• **Text provided**
━━━━━━━━━━

David Makovsky, director of the Koret Project on Arab-Israel Relations at The Washington Institute for Near East Policy, said while he too recognized the problems, it was wrong to lump the PA and Hamas together.
“You need to drill down and ask what Israel’s legitimate concerns about the PA are,” he said. “Is the PA annoying? Yes. Have they condemned Oct. 7? No. In addition, the speeches of Abbas have sometimes been outrageous, but there needs to be some context in that Israel and the PA have worked very well together for nearly 30 years.”
Makovsky pointed out that much of the cooperation, including in security, economic, and civil matters, happens behind the scenes, so no one on either side sees it happening.
“There is also the difference that the PA is willing to negotiate for peace along the 1967 borders, while Hamas says its goal is the pre-1948 borders, which means no Israel at all,” he said, adding that another difference is that hundreds of Israelis who mistakenly enter Palestinian territory each year are returned to Israel by the PA security forces, while Hamas is actively looking for Israelis to kidnap – as happened on Oct. 7 – in exchange for its security prisoners.
“I think if you asked Israel’s security establishment, they would advocate for the PA, their view is that coordination with the PA is in Israel’s interest, and they do remain a counterweight to Hamas,” said Makovsky. “Israel could never work with Hamas but it can work with the PA,” he claimed.

━━━━━━━━━━

• **Stored data**
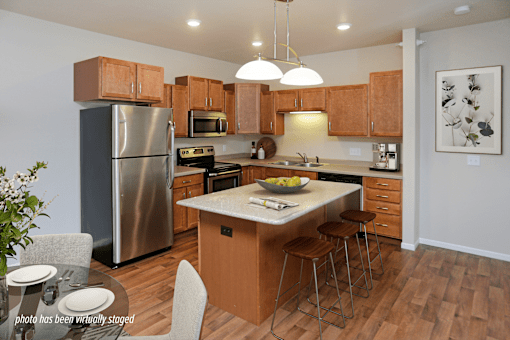 A kitchen with wooden cabinets and a stainless steel refrigerator.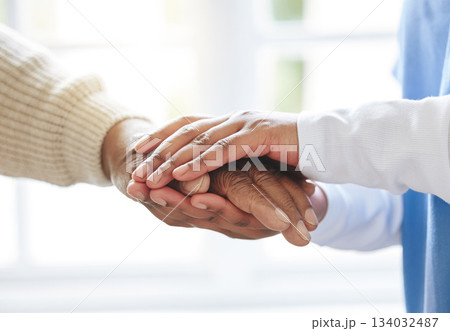 Holding hands, senior patient and nurse for support, healthcare or empathy at nursing home. Elderly person and caregiver together for trust, homecare and counseling or help for health in retirement 134032487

━━━━━━━━━━

• **Problem 1**
In the text on the PA and Hamas, for about how long does Makovsky say Israel and the PA have worked very well together?
• **Problem 2**
Quote the stretch of the text on the PA and Hamas from "Makovsky pointed out" through "its security prisoners.".

• **Exercise result 1**
Nearly 30 years.

• **Exercise result 2**
Makovsky pointed out that much of the cooperation, including in security, economic, and civil matters, happens behind the scenes, so no one on either side sees it happening.
“There is also the difference that the PA is willing to negotiate for peace along the 1967 borders, while Hamas says its goal is the pre-1948 borders, which means no Israel at all,” he said, adding that another difference is that hundreds of Israelis who mistakenly enter Palestinian territory each year are returned to Israel by the PA security forces, while Hamas is actively looking for Israelis to kidnap – as happened on Oct. 7 – in exchange for its security prisoners.